Dan Bauer, the press director at McCarter Theater and my former boss/current friend, knows everyone in Princeton. He’s worked at McCarter well, a very long time, and lives right there in town. He knows the difference between physical neighborhoods and social communities, and can identify what press and marketing coverage reaches both. He knows because he lives where he works and is an active member of the community he is reaching out to. Would Dan be as effective promoting a play in New York? Probably: these things are partly publicist personality type and hard work. But it wouldn’t be as natural, and it would take a lot more time.
Of course, Schweppes, Apple and Club Monacco have been marketing to me for years without having a clue where I live, who I hang out with, or what I like to do. But can arts organizations afford – time or money-wise – to throw ads against walls and see what sticks? Or should they work toward organic presences in communities within larger location communities? LA seems to have created a community around their orchestra, as have Cleveland and Phoenix. Those are big cites, by any definition, so have they created these communities from scratch, as it were, or did they form a unique orchestral community from many existing communities?
An aside: is it possible for a presenter to “know” a community too well? That is, they think they know exactly what their community wants to see, and consequently refuse to book anything new? Or their press department keeps going back to the same media outlets because it’s easier to pitch to people you already know, but other opportunities may be out there?
Margo says
Thanks for the mention!
It’s interesting that you mention “throwing ads against walls to see what sticks.” Because of the changing role in print media, we in a sense did that this season. We found that we could get a LOT more ads in the smaller neighborhood and community papers than we could in the Orlando Sentinel. So, while in past years we would advertise almost exclusively in the Sentinel, we spread it out a little more this year. It’s hard to say exactly how much that helped us, but in a rough economy, we made all our ticket revenue goals, so it certainly didn’t hurt us. I think the bigger advantage is that since the ads were cheaper, we were able to run them for more weeks.
I do also think you can “know” a community too well. We surveyed our patrons at the end of last season and have been slowly and carefully adjusting our programming based on their feedback. But, the biggest thing we found out was that just to ask was enough for some of them. They were overjoyed to be involved in the process!
Molly Sheridan says
Is there wine at intermission? I would totally recommend wine and subscription sales in tandem.
I rarely cook the same thing three times in a year (and I cook a lot), but I have a standing “what I order + wine I always get” at the six or so Baltimore restaurants we go to regularly. Going out makes me suddenly conservative?!? Yes! Error is not welcome on impromptu date nights. Still, if Jen at Golden West said, ‘Hey Molly, try the appetizer tonight. You’ll love it. Goes great with the apple-pesto-brie sandwich (you order every damn time you come in here)’ I would order, because who better would know? That’s marketing at it’s most high cost (and yet not) but (equally?) highly effective. In Jen I trust. Can we apply to the arts?
Baltimore is not a small town, but compared to NYC, a small town in the hand-over-hand, friend-to-friend, tin can-to-tin can kinds of communication, a.k.a. if you’ve got a flier, I’ve got a friend who needs to have your information. So much comes down to coffee shop chatter or a City Paper mention. (And John Waters sightings. I melt every time I see him.)

» Data listing
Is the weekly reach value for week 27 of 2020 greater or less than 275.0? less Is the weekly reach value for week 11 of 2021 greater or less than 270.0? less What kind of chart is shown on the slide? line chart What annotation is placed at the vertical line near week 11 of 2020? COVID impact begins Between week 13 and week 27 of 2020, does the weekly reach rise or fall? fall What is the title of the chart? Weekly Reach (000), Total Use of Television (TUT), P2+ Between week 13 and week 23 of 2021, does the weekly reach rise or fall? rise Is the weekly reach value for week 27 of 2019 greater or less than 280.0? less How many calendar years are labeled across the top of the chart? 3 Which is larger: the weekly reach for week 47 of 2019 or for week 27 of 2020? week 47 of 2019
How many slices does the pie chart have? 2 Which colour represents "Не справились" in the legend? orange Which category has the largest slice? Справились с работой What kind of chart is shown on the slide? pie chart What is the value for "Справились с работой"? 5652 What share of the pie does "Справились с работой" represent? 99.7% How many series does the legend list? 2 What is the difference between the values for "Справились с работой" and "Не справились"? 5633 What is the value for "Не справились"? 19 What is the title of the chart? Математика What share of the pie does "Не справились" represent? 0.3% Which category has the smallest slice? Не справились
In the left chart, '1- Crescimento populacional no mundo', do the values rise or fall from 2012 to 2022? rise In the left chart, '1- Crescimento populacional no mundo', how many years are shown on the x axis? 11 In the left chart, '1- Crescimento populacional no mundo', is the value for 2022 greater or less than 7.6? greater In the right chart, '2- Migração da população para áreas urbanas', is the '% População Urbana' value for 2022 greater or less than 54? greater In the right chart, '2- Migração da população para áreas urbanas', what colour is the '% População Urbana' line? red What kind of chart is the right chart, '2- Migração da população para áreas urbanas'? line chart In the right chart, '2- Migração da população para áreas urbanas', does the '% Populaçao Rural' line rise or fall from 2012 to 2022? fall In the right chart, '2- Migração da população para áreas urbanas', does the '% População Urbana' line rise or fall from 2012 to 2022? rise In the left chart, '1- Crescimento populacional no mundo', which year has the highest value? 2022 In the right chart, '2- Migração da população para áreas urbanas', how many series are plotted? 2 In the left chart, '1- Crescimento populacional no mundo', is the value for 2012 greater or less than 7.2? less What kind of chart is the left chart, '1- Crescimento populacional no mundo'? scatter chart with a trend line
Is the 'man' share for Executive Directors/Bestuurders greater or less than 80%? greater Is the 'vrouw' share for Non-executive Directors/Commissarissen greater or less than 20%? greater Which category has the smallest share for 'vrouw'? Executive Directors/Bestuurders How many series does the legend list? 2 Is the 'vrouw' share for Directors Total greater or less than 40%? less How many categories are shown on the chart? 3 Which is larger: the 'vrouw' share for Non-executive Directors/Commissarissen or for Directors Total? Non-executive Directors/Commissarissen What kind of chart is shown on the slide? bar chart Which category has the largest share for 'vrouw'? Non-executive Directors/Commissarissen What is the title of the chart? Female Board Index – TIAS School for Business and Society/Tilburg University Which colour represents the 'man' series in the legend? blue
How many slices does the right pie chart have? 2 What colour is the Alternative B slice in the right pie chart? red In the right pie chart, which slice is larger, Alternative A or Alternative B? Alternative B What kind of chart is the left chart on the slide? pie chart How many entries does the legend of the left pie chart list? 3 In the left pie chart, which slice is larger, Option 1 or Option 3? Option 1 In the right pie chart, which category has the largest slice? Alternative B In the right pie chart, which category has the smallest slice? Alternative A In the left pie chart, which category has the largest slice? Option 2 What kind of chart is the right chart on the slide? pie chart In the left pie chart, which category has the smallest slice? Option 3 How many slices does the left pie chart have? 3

» Assignment
In the passage on arts marketing, what does Margo say was the bigger advantage of the cheaper ads?

» Answer space
Because the ads were cheaper, they could run them for more weeks.